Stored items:
--*--

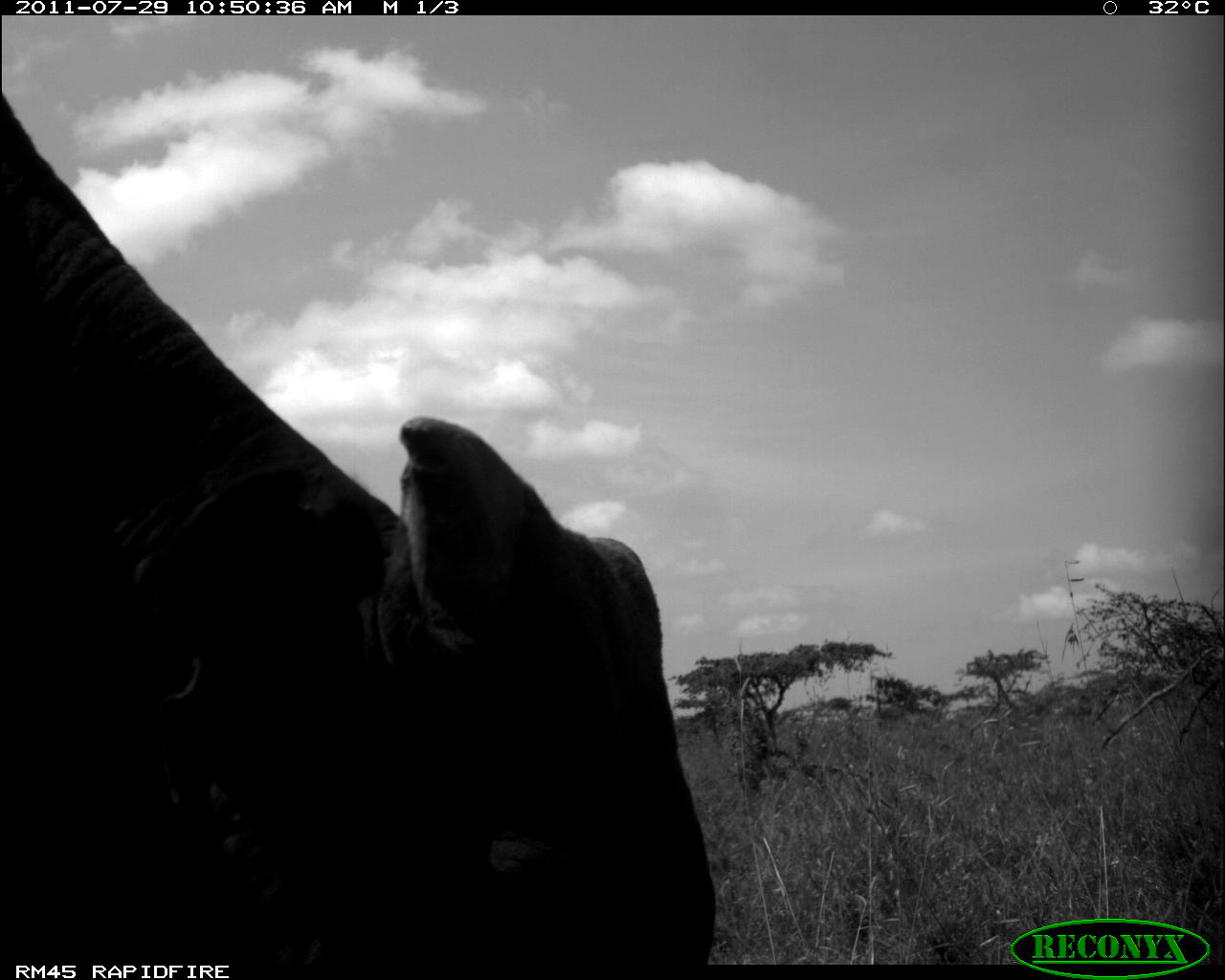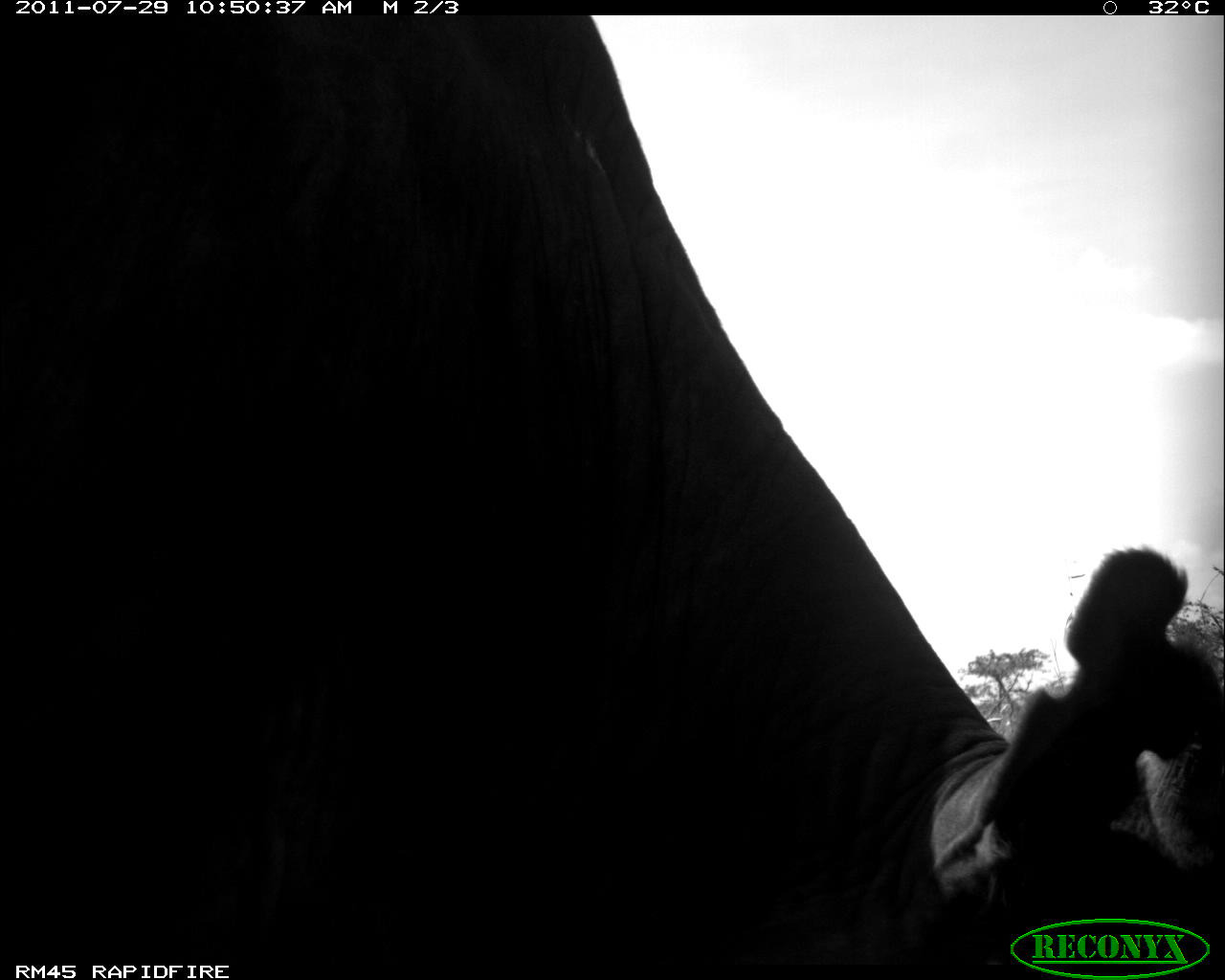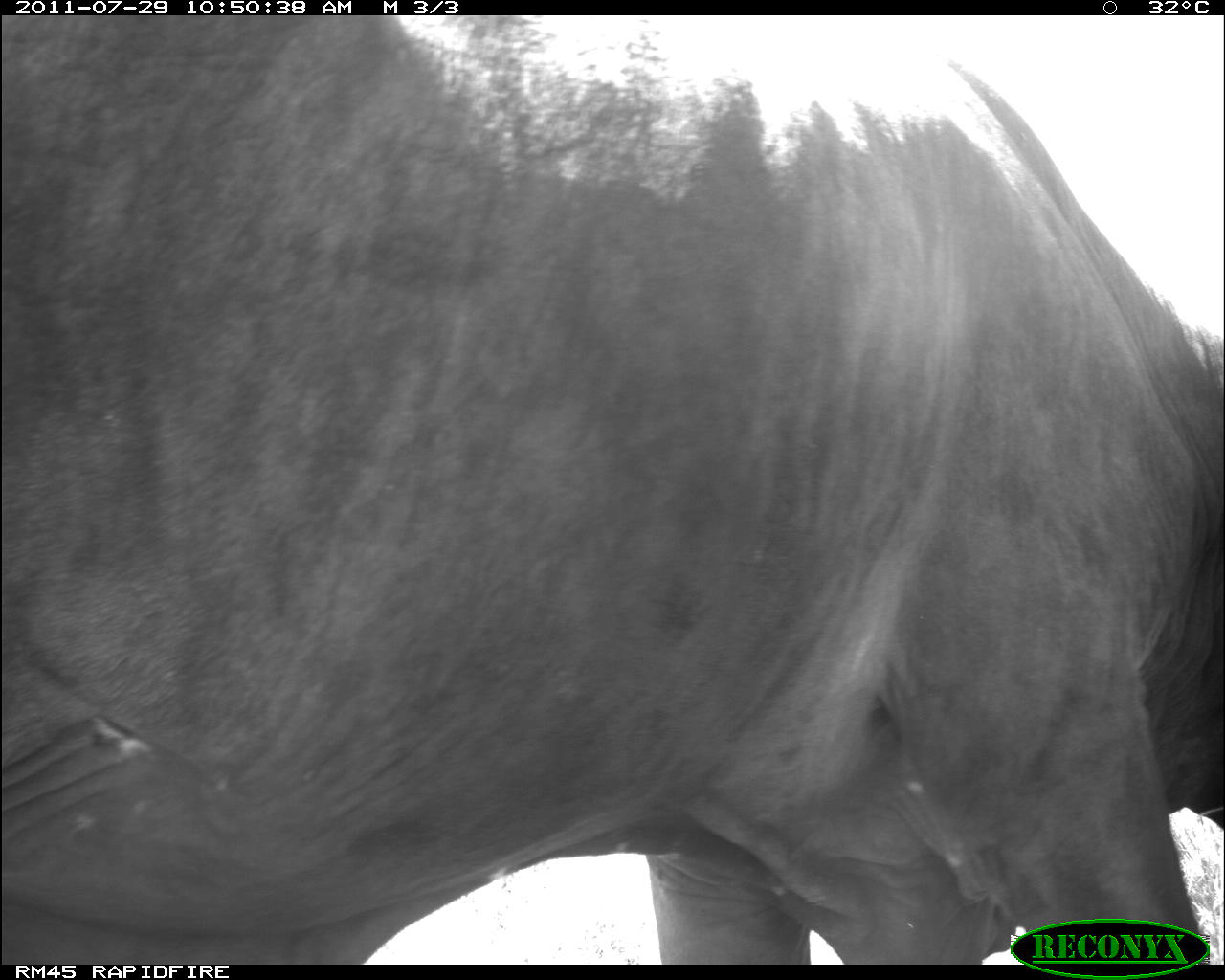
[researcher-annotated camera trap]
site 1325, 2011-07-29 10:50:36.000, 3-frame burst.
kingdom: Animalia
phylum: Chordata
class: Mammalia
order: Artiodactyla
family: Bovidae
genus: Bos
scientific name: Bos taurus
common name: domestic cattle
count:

--*--

Go through the data and return every word of it verbatim, leaving out the pictures.

[researcher-annotated camera trap]
site 1325, 2011-07-29 10:50:36.000, 3-frame burst.
kingdom: Animalia
phylum: Chordata
class: Mammalia
order: Artiodactyla
family: Bovidae
genus: Bos
scientific name: Bos taurus
common name: domestic cattle
count:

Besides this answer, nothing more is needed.